For the full year, international system-wide sales rose 8.1%. Wendy’s opened 159 restaurants internationally with 121 net new restaurants in 2025, a record for the international business.
The company entered seven new markets during 2025, including Australia and Romania, expanding from 31 to 38 international markets. Wendy’s signed development agreements for 338 future restaurants.
In January, Wendy’s launched Biggie Deals as a permanent everyday value platform priced at $4, $6, and $8. The move mirrors rival McDonald’s (MCD) focus on value meals to attract budget-conscious diners eating out less frequently.
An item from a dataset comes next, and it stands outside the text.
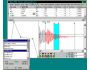 Virtual Sampler SDK 1.5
Cook said the company completed a consumer segmentation study showing a major segment comes to Wendy’s for an “everyday quality upgrade,” especially hamburgers with fresh, never frozen beef. He admitted this was underemphasized in 2025 when the company had “zero hamburger innovation.”
New menu items planned for 2026 include a Cheesy Bacon Cheeseburger, Chicken Tenders Ranch Wrap, and an updated Girl Scout Thin Mint Frosty. A revamped chicken sandwich lineup is also coming later this year with new buns and upgraded chicken fillets.
Wendy’s generated $345 million in operating cash flow and $205 million in free cash flow for 2025. The company returned $330 million to shareholders through dividends and share repurchases.
The fast-food chain repurchased 14.4 million shares for approximately $200 million through the end of fiscal 2025. It ended the year with $340 million in cash and net leverage of 4.8x.
For 2026, Wendy’s guided to flat system-wide sales, adjusted EBITDA of $460 million to $480 million, and adjusted EPS of $0.56 to $0.60. The company expects free cash flow of $190 million to $205 million.
Thuerk said the flat sales outlook reflects roughly 2% growth from base business improvements and international expansion, a 2% benefit from a 53rd week, offset by a 4% impact from optimization initiatives. First-quarter U.S. same-restaurant sales are expected to be down year-over-year with sequential improvement through the year.
Cook noted January ended down about 8% for U.S. same-restaurant sales due to weather disruption. Wendy’s announced a regular quarterly dividend of $0.14 per share with about $35 million remaining on its share repurchase authorization through February 2027.